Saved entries
__________

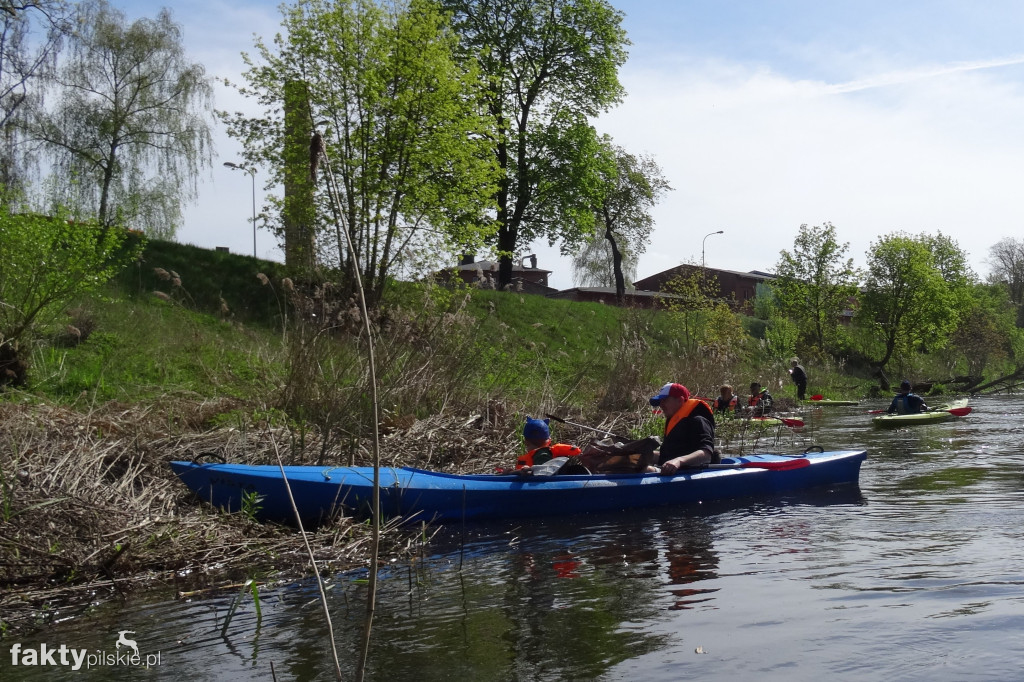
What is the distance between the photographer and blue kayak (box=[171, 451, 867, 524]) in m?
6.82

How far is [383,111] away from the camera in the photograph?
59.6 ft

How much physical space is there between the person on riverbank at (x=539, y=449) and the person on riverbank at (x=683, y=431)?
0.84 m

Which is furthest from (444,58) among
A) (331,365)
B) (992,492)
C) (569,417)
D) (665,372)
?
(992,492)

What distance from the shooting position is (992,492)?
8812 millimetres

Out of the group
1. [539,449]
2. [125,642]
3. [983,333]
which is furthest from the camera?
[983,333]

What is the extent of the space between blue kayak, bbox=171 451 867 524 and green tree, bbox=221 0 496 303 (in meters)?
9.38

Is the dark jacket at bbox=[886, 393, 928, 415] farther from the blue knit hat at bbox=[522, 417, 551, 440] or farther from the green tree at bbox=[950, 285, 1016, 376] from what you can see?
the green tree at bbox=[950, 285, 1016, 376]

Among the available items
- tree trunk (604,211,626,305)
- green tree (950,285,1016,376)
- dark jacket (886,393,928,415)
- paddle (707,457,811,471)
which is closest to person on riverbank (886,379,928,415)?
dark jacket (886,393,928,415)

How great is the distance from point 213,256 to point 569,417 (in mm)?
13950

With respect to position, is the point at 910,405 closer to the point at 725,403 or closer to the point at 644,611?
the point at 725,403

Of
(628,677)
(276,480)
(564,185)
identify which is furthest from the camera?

__________

Task goal — Present every line of the saved entries above as a numbered list, omitting blank lines. Leave the pictures out of your answer.

Full response —
1. What is the distance between the photographer and blue kayak (box=[171, 451, 867, 524]) in m?
2. 6.82
3. How far is [383,111] away from the camera in the photograph?
4. 59.6 ft
5. How much physical space is there between the person on riverbank at (x=539, y=449) and the person on riverbank at (x=683, y=431)?
6. 0.84 m
7. Which is furthest from (444,58) among
8. A) (331,365)
9. B) (992,492)
10. C) (569,417)
11. D) (665,372)
12. ?
13. (992,492)
14. What distance from the shooting position is (992,492)?
15. 8812 millimetres
16. Out of the group
17. 1. [539,449]
18. 2. [125,642]
19. 3. [983,333]
20. which is furthest from the camera?
21. [983,333]
22. What is the extent of the space between blue kayak, bbox=171 451 867 524 and green tree, bbox=221 0 496 303 (in meters)?
23. 9.38
24. Is the dark jacket at bbox=[886, 393, 928, 415] farther from the blue knit hat at bbox=[522, 417, 551, 440] or farther from the green tree at bbox=[950, 285, 1016, 376] from what you can see?
25. the green tree at bbox=[950, 285, 1016, 376]
26. Among the available items
27. - tree trunk (604,211,626,305)
28. - green tree (950,285,1016,376)
29. - dark jacket (886,393,928,415)
30. - paddle (707,457,811,471)
31. which is closest to person on riverbank (886,379,928,415)?
32. dark jacket (886,393,928,415)
33. How great is the distance from point 213,256 to point 569,417 (in mm)?
34. 13950
35. With respect to position, is the point at 910,405 closer to the point at 725,403 or closer to the point at 644,611?
36. the point at 725,403
37. Of
38. (628,677)
39. (276,480)
40. (564,185)
41. identify which is furthest from the camera?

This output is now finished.